Finance Minister Purbaya Yudhi Sadewa’s recent remarks on budget efficiency mark a significant shift in how Indonesia’s government interprets fiscal management. He made it clear that he would not impose budget blocking or spending cuts, practices commonly associated with his predecessor, Sri Mulyani Indrawati. For Purbaya, efficiency does not mean trimming budgets—it means ensuring that public funds are used as intended, on time, and free from corruption. “Efficiency means making sure the money is spent for its purpose, on time, and not stolen,” he said.

 

What seems like a managerial statement actually carries deep legal and policy implications. Purbaya is redefining the traditional concept of efficiency—not as saving cash, but as optimizing the public benefit derived from every rupiah of state spending. Under Sri Mulyani, efficiency was implemented through Minister of Finance Regulation (PMK) No. 57/2025, which authorized the ministry to determine specific efficiency targets for each government agency. The policy often translated into spending cuts on goods and capital expenditures, all in the name of fiscal discipline. Legally, that approach was legitimate—it aligned with Law No. 17/2003 on State Finance, which allows budget adjustments to maintain fiscal stability. Yet, in practice, sudden cuts frequently caused uncertainty, delaying contracts and slowing public spending.

 

Purbaya’s approach moves in the opposite direction. He rejects efficiency through budget cuts and instead focuses on cash management efficiency—ensuring that idle funds do not accumulate and burden the state with unnecessary interest payments. “If Rp400 trillion is idle, at a 6 percent interest rate, that’s Rp24 trillion lost,” he explained. This concept of efficiency is actually closer to the legal definition embedded in Article 3 of Law No. 17/2003, which requires public finances to be managed efficiently, economically, effectively, transparently, and responsibly.
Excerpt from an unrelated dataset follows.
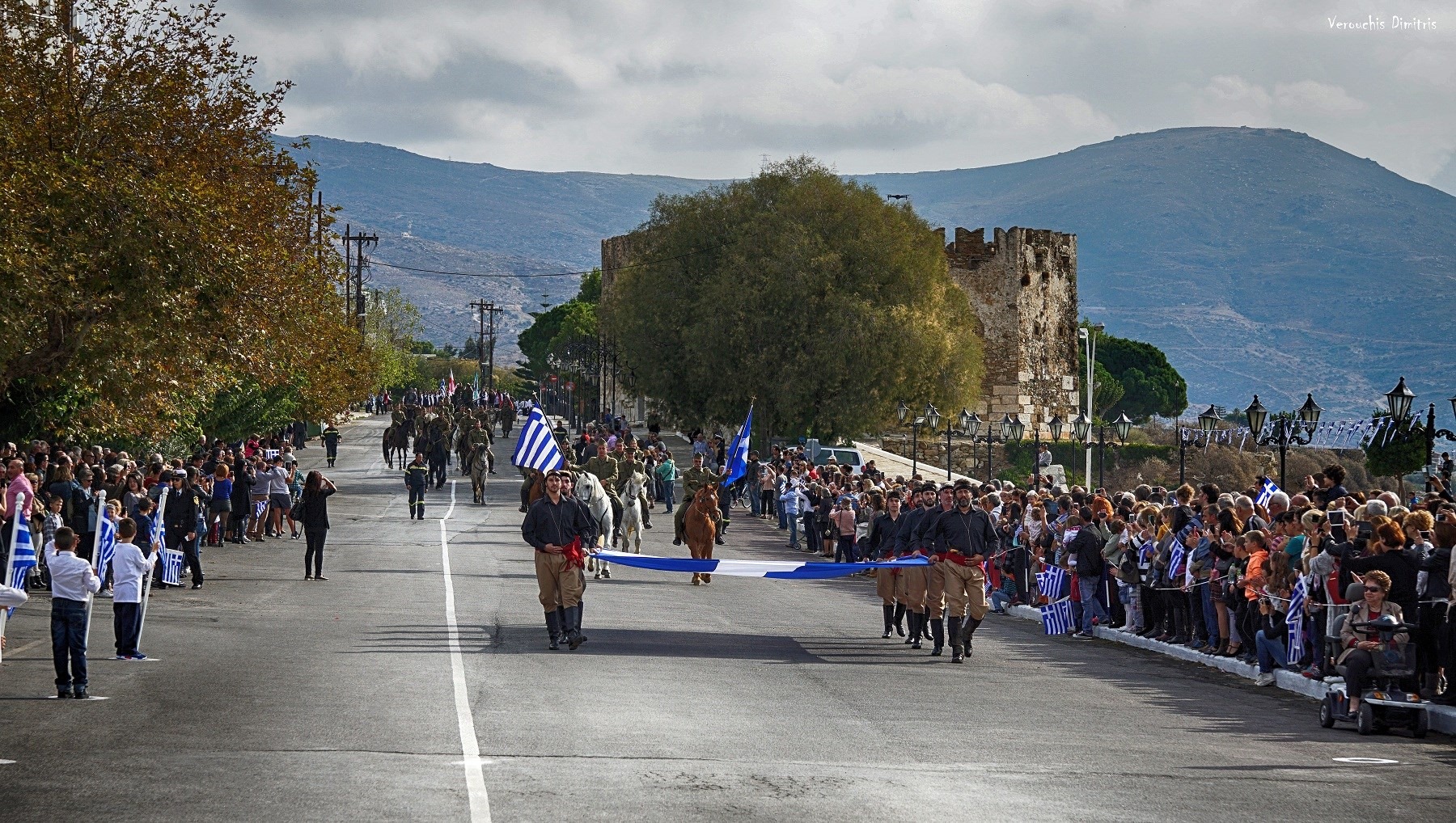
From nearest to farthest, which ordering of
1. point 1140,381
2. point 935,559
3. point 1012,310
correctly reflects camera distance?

Efficiency, in this legal sense, means maximizing outcomes with minimal resources—not simply cutting costs.

 

As the State General Treasurer, the finance minister has the authority to manage and allocate state cash positions under Law No. 1/2004 on State Treasury. Therefore, reallocating funds without altering the state budget structure is entirely within the law. Furthermore, Purbaya’s decision to abandon the long-standing practice of budget blocking enhances legal certainty for ministries and agencies. Without the fear of sudden revisions, programs can be executed more smoothly. In administrative law terms, this approach helps reduce fiscal maladministration that often arises from mid-year policy changes.

 

Still, this paradigm shift is not without challenges. The government must revise or revoke PMK 57/2025, which still legitimizes across-the-board spending cuts, to prevent regulatory contradictions. At the same time, better oversight mechanisms are essential. Moving funds around without changing budget allocations requires transparency and real-time monitoring to avoid misuse. Without robust internal audits, the “relocation” of idle funds could create new vulnerabilities in public finance governance.

 

Purbaya’s version of efficiency represents a reform in Indonesia’s fiscal philosophy: from nominal efficiency to substantive efficiency. It replaces the obsession with spending cuts with a focus on performance and accountability. This shift calls for bureaucrats to stop asking, “How much can we cut?” and instead ask, “How effectively are we spending?” In legal and policy terms, this aligns with Indonesia’s long-standing aspiration toward performance-based budgeting—a principle that measures efficiency by outcomes, not reductions.

 

True efficiency in public finance is not about how little the government spends, but how wisely it uses public money. Purbaya offers a more rational and legally coherent vision: efficiency as fairness and precision in the use of state funds. The real test, however, lies in consistency. Without fiscal discipline, transparency, and inter-agency coordination, this new model of efficiency risks ending up like the old one—a promising reform stranded in bureaucratic inertia.